(To be done): Repeat the material below word for word, starting at the line with "In the photograph, which is" and continuing through the final line.

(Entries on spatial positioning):
************

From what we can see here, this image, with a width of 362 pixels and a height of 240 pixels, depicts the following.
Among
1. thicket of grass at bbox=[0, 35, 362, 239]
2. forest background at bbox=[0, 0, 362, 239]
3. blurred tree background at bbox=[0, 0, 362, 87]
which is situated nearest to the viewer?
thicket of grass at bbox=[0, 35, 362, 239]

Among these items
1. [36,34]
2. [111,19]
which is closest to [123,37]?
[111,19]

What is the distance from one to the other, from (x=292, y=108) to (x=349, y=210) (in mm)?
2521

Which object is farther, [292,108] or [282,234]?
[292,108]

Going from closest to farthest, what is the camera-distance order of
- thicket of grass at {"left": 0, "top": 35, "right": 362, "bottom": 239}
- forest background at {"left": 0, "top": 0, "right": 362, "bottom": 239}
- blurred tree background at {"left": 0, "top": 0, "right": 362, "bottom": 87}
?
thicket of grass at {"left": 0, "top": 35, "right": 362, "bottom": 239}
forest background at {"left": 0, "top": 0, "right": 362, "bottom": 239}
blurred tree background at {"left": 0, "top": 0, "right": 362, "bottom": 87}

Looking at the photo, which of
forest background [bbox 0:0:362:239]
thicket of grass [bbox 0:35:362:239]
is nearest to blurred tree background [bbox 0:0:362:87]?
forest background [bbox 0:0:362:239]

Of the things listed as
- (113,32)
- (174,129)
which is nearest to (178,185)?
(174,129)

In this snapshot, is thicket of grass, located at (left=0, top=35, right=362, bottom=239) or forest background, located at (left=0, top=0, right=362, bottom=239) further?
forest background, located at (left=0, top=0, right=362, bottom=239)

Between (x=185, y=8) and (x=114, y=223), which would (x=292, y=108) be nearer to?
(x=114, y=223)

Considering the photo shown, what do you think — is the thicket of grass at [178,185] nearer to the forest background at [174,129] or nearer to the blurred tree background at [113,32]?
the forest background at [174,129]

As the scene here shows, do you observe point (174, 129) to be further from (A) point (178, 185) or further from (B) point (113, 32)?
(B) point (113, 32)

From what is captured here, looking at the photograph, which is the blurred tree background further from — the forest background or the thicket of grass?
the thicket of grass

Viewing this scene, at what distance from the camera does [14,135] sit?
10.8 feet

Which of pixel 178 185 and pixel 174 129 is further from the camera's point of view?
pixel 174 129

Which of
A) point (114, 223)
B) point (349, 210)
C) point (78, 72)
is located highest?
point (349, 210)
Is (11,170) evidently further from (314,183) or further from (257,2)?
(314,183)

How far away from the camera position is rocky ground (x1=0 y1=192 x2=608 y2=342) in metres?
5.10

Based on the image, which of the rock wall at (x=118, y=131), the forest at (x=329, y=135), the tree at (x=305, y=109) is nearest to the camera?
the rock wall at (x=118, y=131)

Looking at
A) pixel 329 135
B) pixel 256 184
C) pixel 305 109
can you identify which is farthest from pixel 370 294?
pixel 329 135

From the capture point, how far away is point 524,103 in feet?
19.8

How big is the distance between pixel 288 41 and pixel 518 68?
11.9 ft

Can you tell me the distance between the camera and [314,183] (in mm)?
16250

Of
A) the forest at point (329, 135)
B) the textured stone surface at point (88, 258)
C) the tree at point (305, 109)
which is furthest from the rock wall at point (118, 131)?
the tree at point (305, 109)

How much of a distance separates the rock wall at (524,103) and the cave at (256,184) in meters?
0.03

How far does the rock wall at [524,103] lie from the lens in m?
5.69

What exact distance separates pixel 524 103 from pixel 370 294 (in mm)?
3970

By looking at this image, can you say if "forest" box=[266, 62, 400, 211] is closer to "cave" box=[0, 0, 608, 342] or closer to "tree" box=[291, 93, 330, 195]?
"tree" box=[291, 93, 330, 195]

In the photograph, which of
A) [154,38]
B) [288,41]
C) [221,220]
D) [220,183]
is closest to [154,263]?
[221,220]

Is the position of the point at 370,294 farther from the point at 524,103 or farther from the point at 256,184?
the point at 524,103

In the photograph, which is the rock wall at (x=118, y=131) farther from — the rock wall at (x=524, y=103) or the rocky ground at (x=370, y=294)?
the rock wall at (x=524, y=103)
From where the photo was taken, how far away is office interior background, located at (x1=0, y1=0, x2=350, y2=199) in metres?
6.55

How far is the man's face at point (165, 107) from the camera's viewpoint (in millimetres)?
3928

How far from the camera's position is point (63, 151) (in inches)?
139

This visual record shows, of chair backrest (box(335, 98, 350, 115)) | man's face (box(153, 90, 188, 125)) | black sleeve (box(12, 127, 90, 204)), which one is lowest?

************

(Exercise solution):
In the photograph, which is the rock wall at (x=118, y=131) farther from — the rock wall at (x=524, y=103) or the rocky ground at (x=370, y=294)?
the rock wall at (x=524, y=103)
From where the photo was taken, how far away is office interior background, located at (x1=0, y1=0, x2=350, y2=199) in metres?
6.55

How far is the man's face at point (165, 107) from the camera's viewpoint (in millimetres)?
3928

How far from the camera's position is point (63, 151) (in inches)?
139

This visual record shows, of chair backrest (box(335, 98, 350, 115)) | man's face (box(153, 90, 188, 125)) | black sleeve (box(12, 127, 90, 204)), which one is lowest?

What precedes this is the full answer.